Suggerimenti per l'aderenza alla terapia

Sergio Langella

In ogni terapia che sia medica o psicologica, la compliance, ossia l’adesione del paziente, è fondamentale per il risultato. L’aderenza alla terapia è considerata una condizione essenziale per ogni processo di cura o di guarigione e va considerata in maniera differente dalla motivazione. Un paziente motivato non necessariamente ha una buona compliance, anche se è giunto dallo specialista di sua iniziativa, anche se è intenzionato a stare meglio, ciò non significa che continuerà a venire a tutte le sedute.

In psicologia una parte del lavoro è concentrata sui meccanismi di difesa disadattivi attraverso cui il paziente fa esperienza del mondo. La terapia è percepita come un rischio per la tenuta di queste difese e una buona parte dei pazienti comincia a mancare alle sedute in maniera sistematica, cosa che poi loro stessi riconoscono come un tentativo di fuga. Quindi sebbene la motivazione sia importante e sia un punto di partenza essenziale, è la compliance a essere fondamentale per raggiungere un qualunque obiettivo, mentre la mancata aderenza alla terapia comporta l’impossibilità di ottenere un qualunque risultato.

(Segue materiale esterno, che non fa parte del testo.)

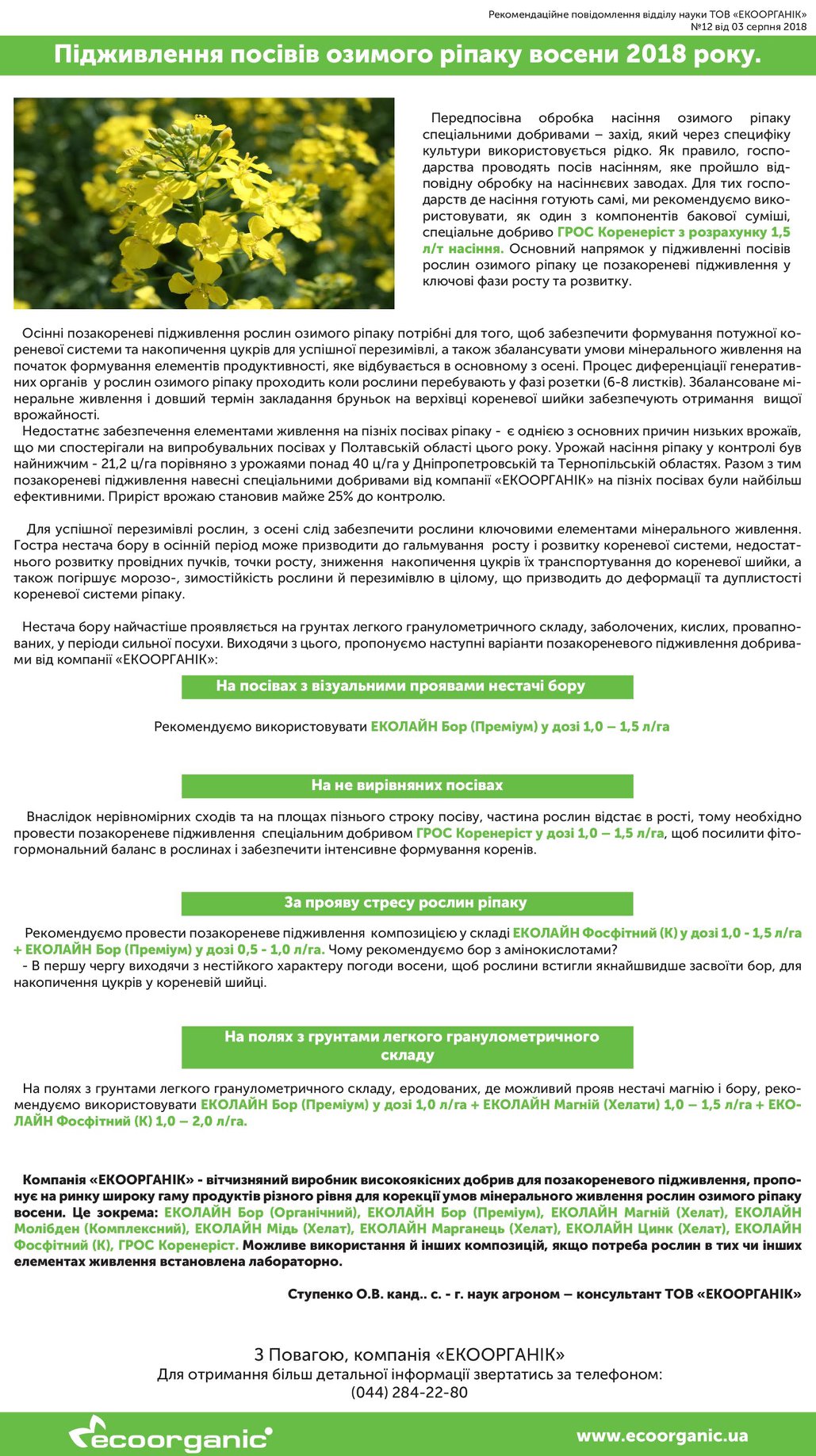 Рекомендаційне повідомлення відділу науки ТОВ «ЕКООРГАНІК»
№12 від 03 серпня 2018

Підживлення посівів озимого ріпаку восени 2018 року.

Передпосівна обробка насіння озимого ріпаку спеціальними добривами – захід, який через специфіку культури використовується рідко. Як правило, господарства проводять посів насінням, яке пройшло відповідну обробку на насіннєвих заводах. Для тих господарств де насіння готують самі, ми рекомендуємо використовувати, як один з компонентів бакової суміші, спеціальне добриво ГРОС Коренеріст з розрахунку 1,5 л/т насіння. Основний напрямок у підживленні посівів рослин озимого ріпаку це позакореневі підживлення у ключові фази росту та розвитку.

Осінні позакореневі підживлення рослин озимого ріпаку потрібні для того, щоб забезпечити формування потужної кореневої системи та накопичення цукрів для успішної перезимівлі, а також збалансувати умови мінерального живлення на початок формування елементів продуктивності, яке відбувається в основному з осені. Процес диференціації генеративних органів у рослин озимого ріпаку проходить коли рослини перебувають у фазі розетки (6-8 листків). Збалансоване мінеральне живлення і довший термін закладання бруньок на верхівці кореневої шийки забезпечують отримання вищої врожайності.
Недостатнє забезпечення елементами живлення на пізніх посівах ріпаку - є однією з основних причин низьких врожаїв, що ми спостерігали на випробувальних посівах у Полтавській області цього року. Урожай насіння ріпаку у контролі був найнижчим - 21,2 ц/га порівняно з урожаями понад 40 ц/га у Дніпропетровській та Тернопільській областях. Разом з тим позакореневі підживлення навесні спеціальними добривами від компанії «ЕКООРГАНІК» на пізніх посівах були найбільш ефективними. Приріст врожаю становив майже 25% до контролю.

Для успішної перезимівлі рослин, з осені слід забезпечити рослини ключовими елементами мінерального живлення. Гостра нестача бору в осінній період може призводити до гальмування росту і розвитку кореневої системи, недостатнього розвитку провідних пучків, точки росту, зниження накопичення цукрів їх транспортування до кореневої шийки, а також погіршує морозо-, зимостійкість рослини й перезимівлю в цілому, що призводить до деформації та дуплистості кореневої системи ріпаку.

Нестача бору найчастіше проявляється на грунтах легкого гранулометричного складу, заболочених, кислих, провапнованих, у періоди сильної посухи. Виходячи з цього, пропонуємо наступні варіанти позакореневого підживлення добривами від компанії «ЕКООРГАНІК»:

На посівах з візуальними проявами нестачі бору

Рекомендуємо використовувати ЕКОЛАЙН Бор (Преміум) у дозі 1,0 – 1,5 л/га

На не вирівняних посівах

Внаслідок нерівномірних сходів та на площах пізнього строку посіву, частина рослин відстає в рості, тому необхідно провести позакореневе підживлення спеціальним добривом ГРОС Коренеріст у дозі 1,0 – 1,5 л/га, щоб посилити фітогормональний баланс в рослинах і забезпечити інтенсивне формування коренів.

За прояву стресу рослин ріпаку

Рекомендуємо провести позакореневе підживлення композицією у складі ЕКОЛАЙН Фосфітний (К) у дозі 1,0 - 1,5 л/га + ЕКОЛАЙН Бор (Преміум) у дозі 0,5 - 1,0 л/га. Чому рекомендуємо бор з амінокислотами?
- В першу чергу виходячи з нестійкого характеру погоди восени, щоб рослини встигли якнайшвидше засвоїти бор, для накопичення цукрів у кореневій шийці.

На полях з грунтами легкого гранулометричного складу

На полях з грунтами легкого гранулометричного складу, еродованих, де можливий прояв нестачі магнію і бору, рекомендуємо використовувати ЕКОЛАЙН Бор (Преміум) у дозі 1,0 л/га + ЕКОЛАЙН Магній (Хелати) 1,0 – 1,5 л/га + ЕКОЛАЙН Фосфітний (К) 1,0 – 2,0 л/га.

Компанія «ЕКООРГАНІК» - вітчизняний виробник високоякісних добрив для позакореневого підживлення, пропонує на ринку широку гаму продуктів різного рівня для корекції умов мінерального живлення рослин озимого ріпаку восени. Це зокрема: ЕКОЛАЙН Бор (Органічний), ЕКОЛАЙН Бор (Преміум), ЕКОЛАЙН Магній (Хелат), ЕКОЛАЙН Молібден (Комплексний), ЕКОЛАЙН Мідь (Хелат), ЕКОЛАЙН Марганець (Хелат), ЕКОЛАЙН Цинк (Хелат), ЕКОЛАЙН Фосфітний (К), ГРОС Коренеріст. Можливе використання й інших композицій, якщо потреба рослин в тих чи інших елементах живлення встановлена лабораторно.

Ступенко О.В. канд.. с. - г. наук агроном – консультант ТОВ «ЕКООРГАНІК»

З Повагою, компанія «ЕКООРГАНІК»
Для отримання більш детальної інформації звертатись за телефоном:
(044) 284-22-80

ecoorganic
www.ecoorganic.ua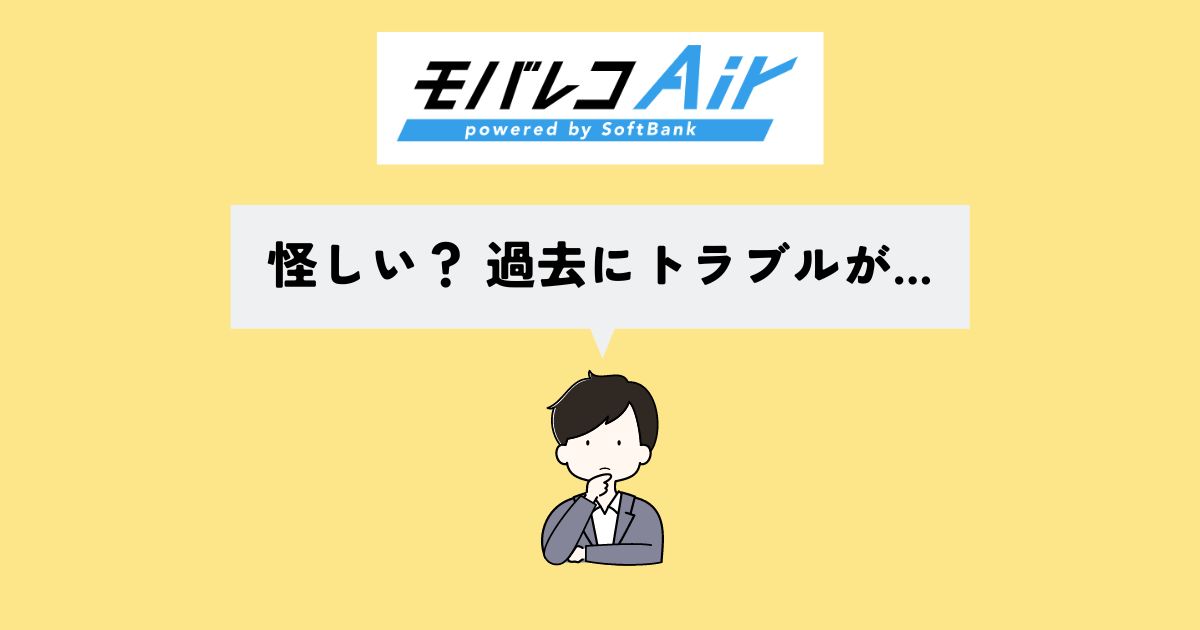 モバレコAir
powered by SoftBank

怪しい？ 過去にトラブルが…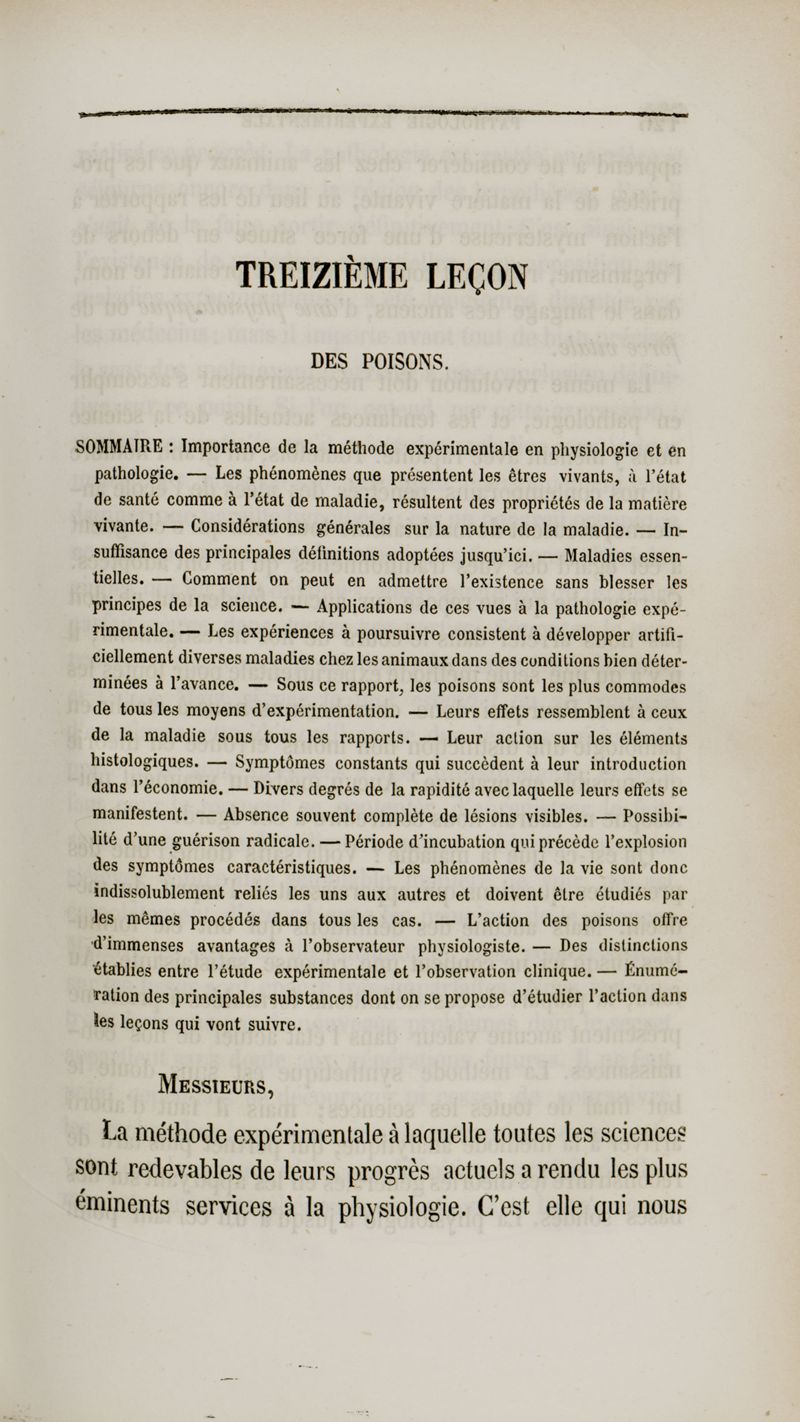 TREIZIÈME LEÇON

DES POISONS.

SOMMAIRE : Importance de la méthode expérimentale en physiologie et en pathologie. — Les phénomènes que présentent les êtres vivants, à l'état de santé comme à l'état de maladie, résultent des propriétés de la matière vivante. — Considérations générales sur la nature de la maladie. — Insuffisance des principales définitions adoptées jusqu'ici. — Maladies essentielles. — Comment on peut en admettre l'existence sans blesser les principes de la science. — Applications de ces vues à la pathologie expérimentale. — Les expériences à poursuivre consistent à développer artificiellement diverses maladies chez les animaux dans des conditions bien déterminées à l'avance. — Sous ce rapport, les poisons sont les plus commodes de tous les moyens d'expérimentation. — Leurs effets ressemblent à ceux de la maladie sous tous les rapports. — Leur action sur les éléments histologiques. — Symptômes constants qui succèdent à leur introduction dans l'économie. — Divers degrés de la rapidité avec laquelle leurs effets se manifestent. — Absence souvent complète de lésions visibles. — Possibilité d'une guérison radicale. — Période d'incubation qui précède l'explosion des symptômes caractéristiques. — Les phénomènes de la vie sont donc indissolublement reliés les uns aux autres et doivent être étudiés par les mêmes procédés dans tous les cas. — L'action des poisons offre d'immenses avantages à l'observateur physiologiste. — Des distinctions établies entre l'étude expérimentale et l'observation clinique. — Énumération des principales substances dont on se propose d'étudier l'action dans les leçons qui vont suivre.

MESSIEURS,

La méthode expérimentale à laquelle toutes les sciences sont redevables de leurs progrès actuels a rendu les plus éminents services à la physiologie. C'est elle qui nous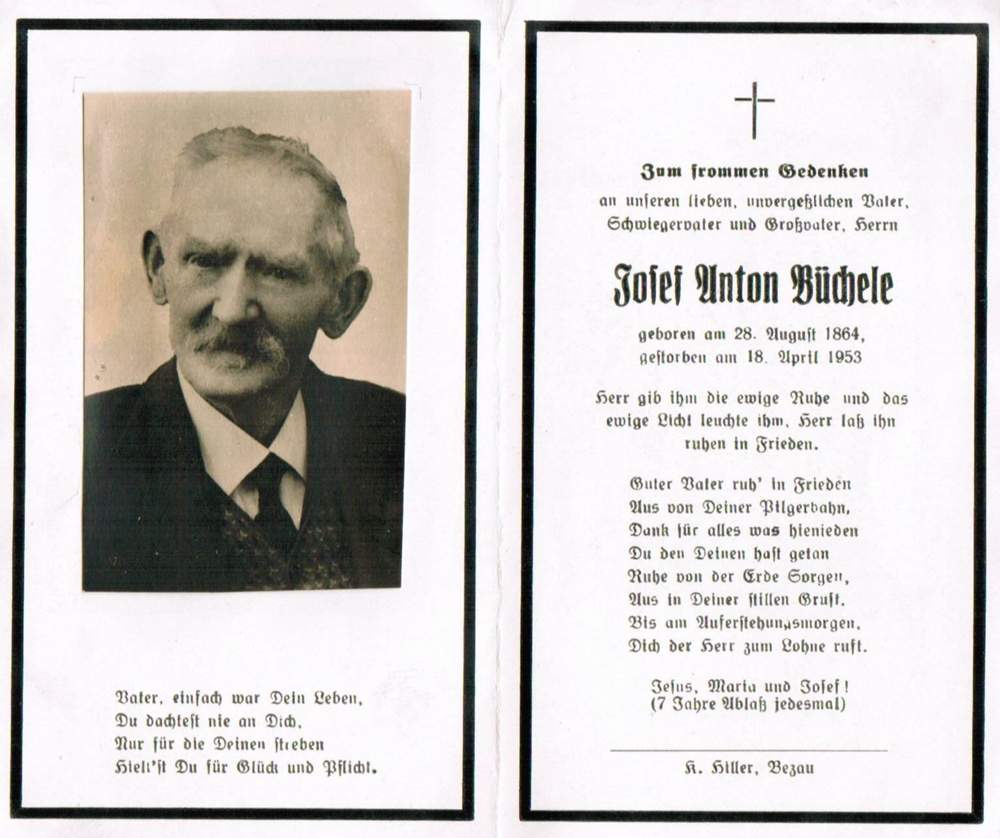 Vater, einfach war Dein Leben,
Du dachtest nie an Dich,
Nur für die Deinen streben
Hielt'st Du für Glück und Pflicht.

Zum frommen Gedenken
an unseren lieben, unvergeßlichen Vater, Schwiegervater und Großvater, Herrn

Josef Anton Büchele

geboren am 28. August 1864,
gestorben am 18. April 1953

Herr gib ihm die ewige Ruhe und das ewige Licht leuchte ihm, Herr laß ihn ruhen in Frieden.

Guter Vater ruh' in Frieden
Aus von Deiner Pilgerbahn,
Dank für alles was hienieden
Du den Deinen hast getan
Ruhe von der Erde Sorgen,
Aus in Deiner stillen Gruft,
Bis am Auferstehungsmorgen,
Dich der Herr zum Lohne ruft.

Jesus, Maria und Josef!
(7 Jahre Ablaß jedesmal)

K. Hiller, Bezau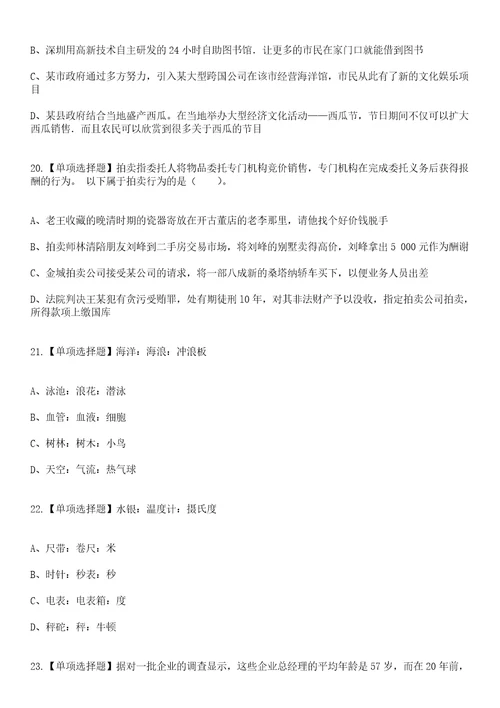 B、深圳用高新技术自主研发的 24 小时自助图书馆，让更多的市民在家门口就能借到图书

C、某市政府通过多方努力，引入某大型跨国公司在该市经营海洋馆，市民从此有了新的文化娱乐项目

D、某县政府结合当地盛产西瓜，在当地举办大型经济文化活动——西瓜节，节日期间不仅可以扩大西瓜销售，而且农民可以欣赏到很多关于西瓜的节目

20.【单项选择题】拍卖指委托人将物品委托专门机构竞价销售，专门机构在完成委托义务后获得报酬的行为。 以下属于拍卖行为的是（　　）。

A、老王收藏的晚清时期的瓷器寄放在开古董店的老李那里，请他找个好价钱脱手

B、拍卖师林清陪朋友刘峰到二手房交易市场，将刘峰的别墅卖得高价，刘峰拿出 5 000 元作为酬谢

C、金城拍卖公司接受某公司的请求，将一部八成新的桑塔纳轿车买下，以便业务人员出差

D、法院判决王某犯有贪污受贿罪，处有期徒刑 10 年，对其非法财产予以没收，指定拍卖公司拍卖，所得款项上缴国库

21.【单项选择题】海洋：海浪：冲浪板

A、泳池：浪花：潜泳

B、血管：血液：细胞

C、树林：树木：小鸟

D、天空：气流：热气球

22.【单项选择题】水银：温度计：摄氏度

A、尺带：卷尺：米

B、时针：秒表：秒

C、电表：电表箱：度

D、秤砣：秤：牛顿

23.【单项选择题】据对一批企业的调查显示，这些企业总经理的平均年龄是 57 岁，而在 20 年前，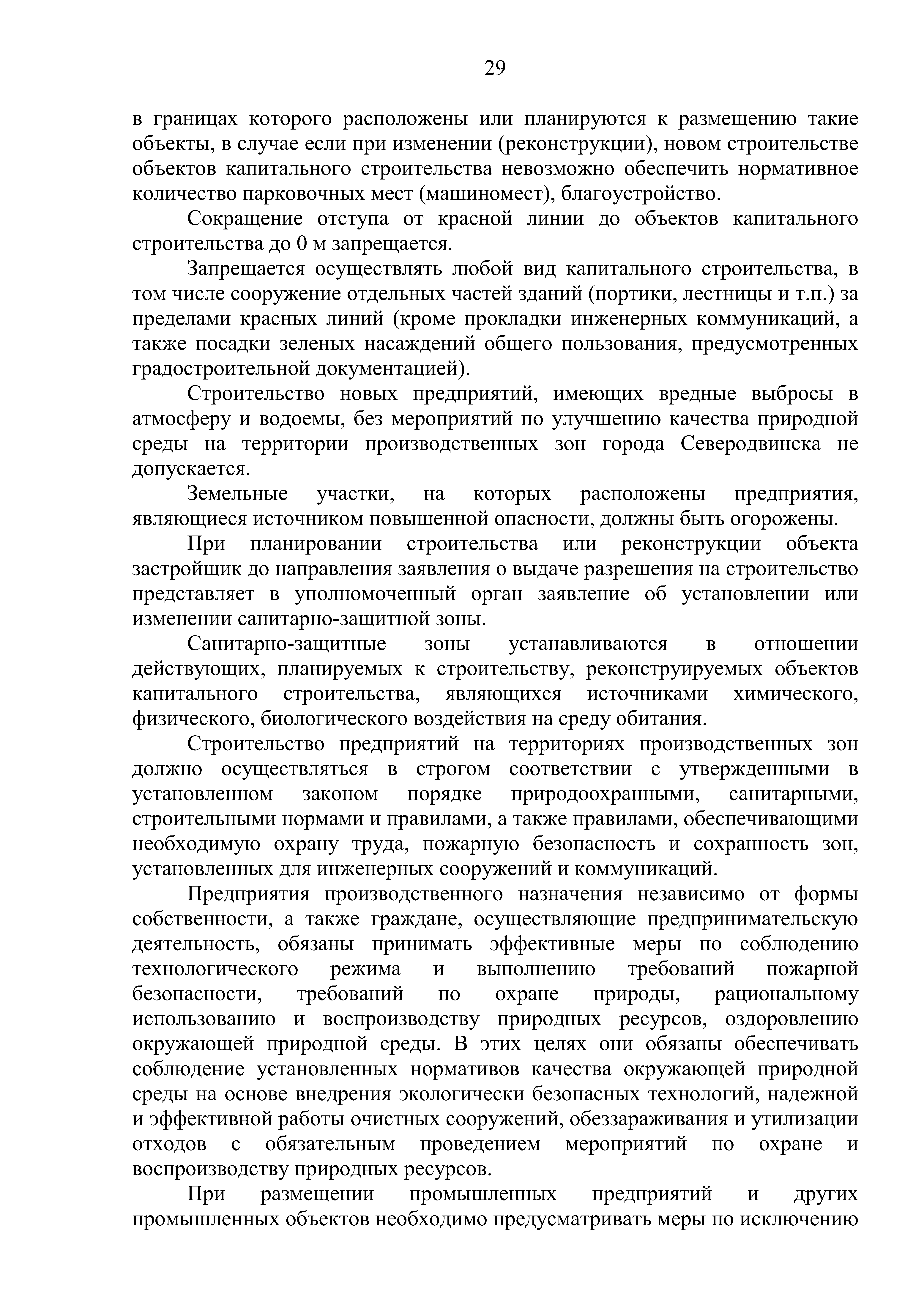 29

в границах которого расположены или планируются к размещению такие объекты, в случае если при изменении (реконструкции), новом строительстве объектов капитального строительства невозможно обеспечить нормативное количество парковочных мест (машиномест), благоустройство.

Сокращение отступа от красной линии до объектов капитального строительства до 0 м запрещается.

Запрещается осуществлять любой вид капитального строительства, в том числе сооружение отдельных частей зданий (портики, лестницы и т.п.) за пределами красных линий (кроме прокладки инженерных коммуникаций, а также посадки зеленых насаждений общего пользования, предусмотренных градостроительной документацией).

Строительство новых предприятий, имеющих вредные выбросы в атмосферу и водоемы, без мероприятий по улучшению качества природной среды на территории производственных зон города Северодвинска не допускается.

Земельные участки, на которых расположены предприятия, являющиеся источником повышенной опасности, должны быть огорожены.

При планировании строительства или реконструкции объекта застройщик до направления заявления о выдаче разрешения на строительство представляет в уполномоченный орган заявление об установлении или изменении санитарно-защитной зоны.

Санитарно-защитные зоны устанавливаются в отношении действующих, планируемых к строительству, реконструируемых объектов капитального строительства, являющихся источниками химического, физического, биологического воздействия на среду обитания.

Строительство предприятий на территориях производственных зон должно осуществляться в строгом соответствии с утвержденными в установленном законом порядке природоохранными, санитарными, строительными нормами и правилами, а также правилами, обеспечивающими необходимую охрану труда, пожарную безопасность и сохранность зон, установленных для инженерных сооружений и коммуникаций.

Предприятия производственного назначения независимо от формы собственности, а также граждане, осуществляющие предпринимательскую деятельность, обязаны принимать эффективные меры по соблюдению технологического режима и выполнению требований пожарной безопасности, требований по охране природы, рациональному использованию и воспроизводству природных ресурсов, оздоровлению окружающей природной среды. В этих целях они обязаны обеспечивать соблюдение установленных нормативов качества окружающей природной среды на основе внедрения экологически безопасных технологий, надежной и эффективной работы очистных сооружений, обеззараживания и утилизации отходов с обязательным проведением мероприятий по охране и воспроизводству природных ресурсов.

При размещении промышленных предприятий и других промышленных объектов необходимо предусматривать меры по исключению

Anche per le terapie e i trattamenti medici vale lo stesso principio: il mancato completamento del dosaggio nei tempi stabiliti non permette di determinare se una terapia non funziona effettivamente o se semplicemente non ha funzionato perché non ha avuto il tempo di agire. Il senso di fallimento che molti pazienti provano quando non vedono risultati deve essere letto in un’ottica di realtà, cioè se realmente il fallimento è tale o se l’individuo ha fatto fallire la terapia attivamente. In quest’ultimo caso è necessario comprendere le motivazioni inconsce che hanno portato ad abbandonare la terapia prima del tempo.

Per esempio, potrebbe essersi costituita una credenza patogena per cui il paziente è intimamente convinto che nulla potrà aiutarlo e quindi è inutile qualsiasi tentativo.

È ovvio che a queste condizioni e finché questi processi di pensiero non saranno sviscerati ed elaborati, nessuna terapia o trattamento avrà successo. Finché il paziente lavora contro sè stesso non c’è terapia che tenga. Questo vale anche per la terapia psicologica, ma fortunatamente la prima cosa che lo psicologo fa è cercare di allearsi con la parte sana del paziente, cioè quella parte che lo ha portato in terapia e che davvero vuole guarire.

Il processo è lungo e l’aderenza alla terapia nei pazienti cronici non è scontata; e mentre i fallimenti si sommano e abbattono sempre di più l’individuo, una piccola parte continuerà a desiderare di stare meglio. Se si riesce ad agganciare la persona e a mantenere accesa questa fiamma, l’aderenza alla terapia dipende solo dalla fiducia che si costruirà nel tempo verso lo specialista.

Avere la fiducia del paziente non significa renderlo dipendente da noi ma offrirgli l’esperienza di una relazione sincera e nutriente, dove le difficoltà possono essere affrontate e superate, dove il risultato si ottiene con il duro lavoro insieme su di sé. Il successo delle “terapie magiche” e la folla che i ciarlatani hanno fuori dalla porta dipende solo dalla speranza che le persone hanno di poter guarire senza tutto lo sforzo e il dolore che questo comporta. Purtroppo non è mai così, perché l’unico modo per stare bene è affidarsi a specialisti certificati con la consapevolezza di doversi impegnare il più duramente possibile per il tempo che occorre.